Präferenzursprungsregeln sind ein wesentlicher Bestandteil der Präferenzhandelsregelungen der EU, wie Freihandelsabkommen (FHA), Wirtschaftspartnerschaftsabkommen (WPA) und das Allgemeine Präferenzsystem (APS). Um im Rahmen dieser Vereinbarungen ermäßigte oder Nulltarife in Anspruch nehmen zu können, müssen die Erzeugnisse den spezifischen Ursprungsregeln entsprechen, die in der betreffenden Vereinbarung festgelegt sind.

Ursprungsregeln bestimmen, in welchem Land eine Ware hergestellt wurde, und tragen dazu bei, dass die Zollbehörden niedrigere Präferenzzölle korrekt anwenden. Ein Erzeugnis muss entweder im Land vollständig gewonnen oder hergestellt sein, einschließlich Erzeugnissen wie landwirtschaftlichen Erzeugnissen, Fisch, Mineralien sowie Abfällen und Schrott, die dort vollständig gewonnen wurden, beispielsweise durch Landwirtschaft, Fischerei oder Bergbau. Wenn die Erzeugnisse Materialien oder Bestandteile aus einem Drittland enthalten, müssen sie alternativ in dem Land ausreichend be- oder verarbeitet werden.

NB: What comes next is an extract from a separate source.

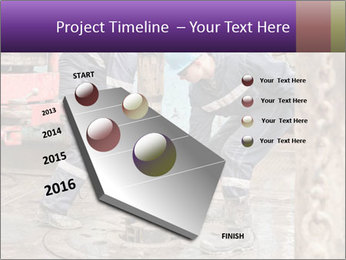 0000080112 PowerPoint Templates - Slide 26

Diese erforderliche Be- oder Verarbeitung variiert je nach Erzeugnis und ist in den produktspezifischen Ursprungsregeln definiert. Die Harmonisierung dieser produktspezifischen Vorschriften über verschiedene EU-Handelsabkommen hinweg war zwar eine Priorität, kann jedoch je nach anwendbarem Handelsabkommen variieren.
 

So finden Sie heraus, ob Ihr Produkt für niedrigere Zölle geeignet ist

Um festzustellen, ob ein aus einem bestimmten Land eingeführtes oder in ein bestimmtes Land ausgeführtes Erzeugnis die geltenden Ursprungsregeln in einer bestimmten Handelsvereinbarung erfüllt und daher für eine Zollpräferenzbehandlung in Betracht kommt, konsultieren Sie das interaktive "Instrument zur Selbstbewertung der Ursprungsregeln (ROSA)" in Mein Handelsassistent, das angezeigt wird, sobald Sie den geltenden Zoll für ein bestimmtes Erzeugnis, das Sie ein- oder ausführen möchten, überprüfen. Dieses Tool erklärt auch, wie man den richtigen Ursprungsnachweis erstellt. Anweisungen zur Verwendung von ROSA finden Sie hier.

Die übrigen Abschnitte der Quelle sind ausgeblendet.